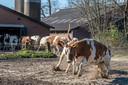 Bij boer Bert Smallegoor in Doetinchem zijn woensdagmorgen de koeien weer naar buiten gegaan.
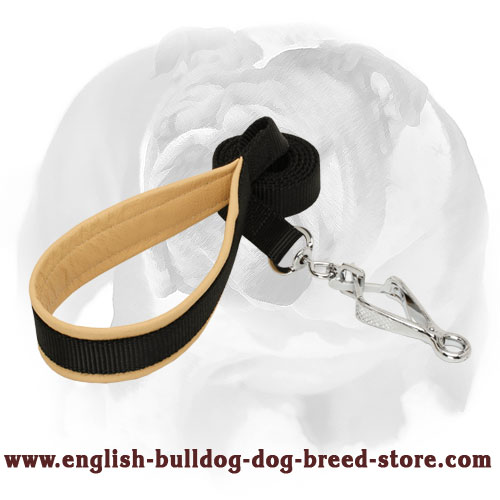 Strong nylon dog leash with HS snap hook for English Bulldog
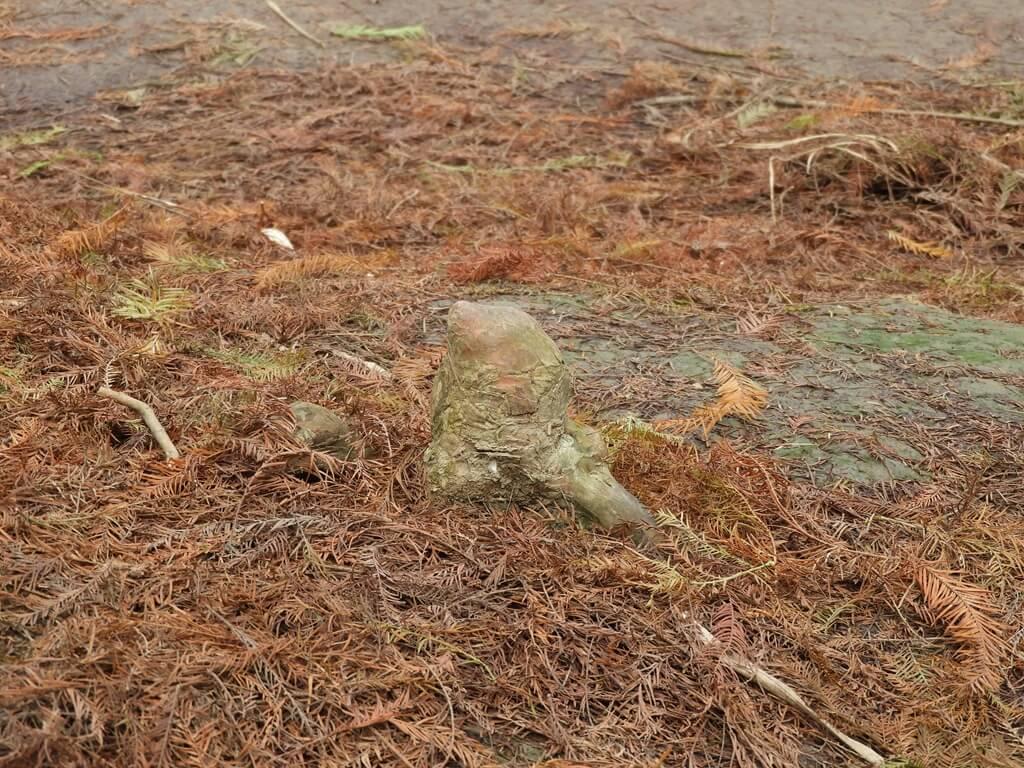 桃園八德落羽松森林的圖片:落羽松的氣生根(123657773)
+ + + + + + +
* _YOUR INSTRUCTIONS_: Exactly as given, transcribe every line of the data, but not its images.

* _ANSWER TO THIS PROBLEM_:
 Bij boer Bert Smallegoor in Doetinchem zijn woensdagmorgen de koeien weer naar buiten gegaan.
 Strong nylon dog leash with HS snap hook for English Bulldog
 桃園八德落羽松森林的圖片:落羽松的氣生根(123657773)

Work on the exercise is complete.